Dataset
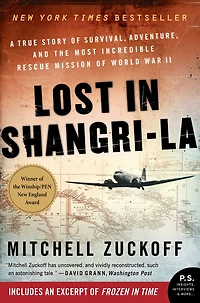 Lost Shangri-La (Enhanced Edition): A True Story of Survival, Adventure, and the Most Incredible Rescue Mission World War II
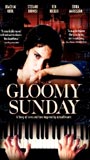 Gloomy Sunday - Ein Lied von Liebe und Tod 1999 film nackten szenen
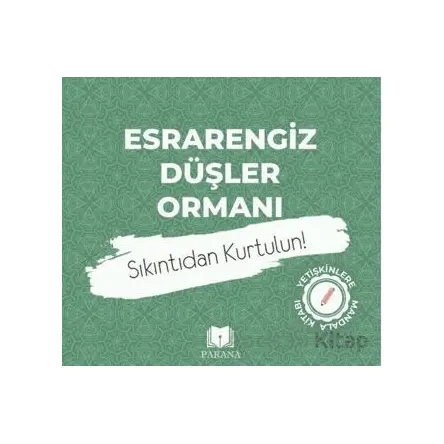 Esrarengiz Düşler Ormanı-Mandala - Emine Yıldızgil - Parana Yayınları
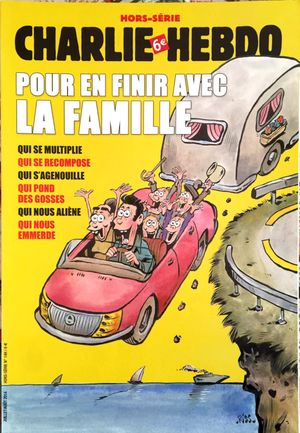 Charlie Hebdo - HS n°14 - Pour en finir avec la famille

* * *

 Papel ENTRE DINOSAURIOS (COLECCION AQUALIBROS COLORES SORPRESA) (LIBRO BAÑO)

---

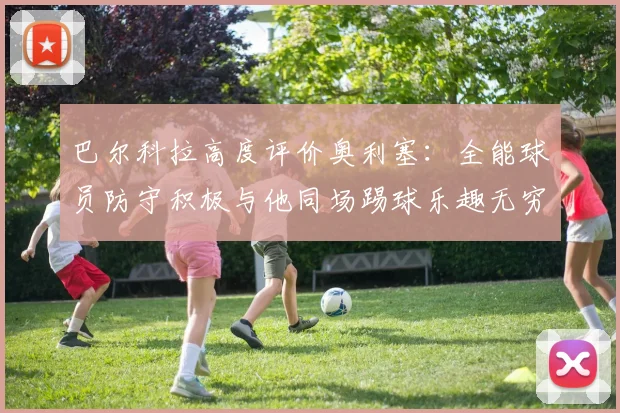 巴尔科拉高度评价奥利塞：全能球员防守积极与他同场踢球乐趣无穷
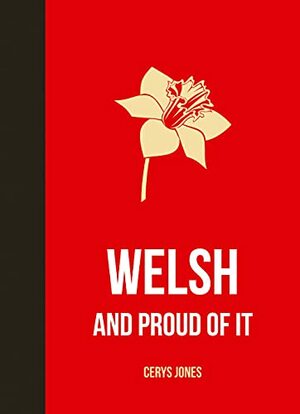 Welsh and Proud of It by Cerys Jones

Your assignment
Copy needed, without pictures: the lines of the listing above from the line containing "Gloomy Sunday - Ein" up to and including the line containing "Charlie Hebdo - HS", set down exactly.

Answer box
 Gloomy Sunday - Ein Lied von Liebe und Tod 1999 film nackten szenen
 Esrarengiz Düşler Ormanı-Mandala - Emine Yıldızgil - Parana Yayınları
 Charlie Hebdo - HS n°14 - Pour en finir avec la famille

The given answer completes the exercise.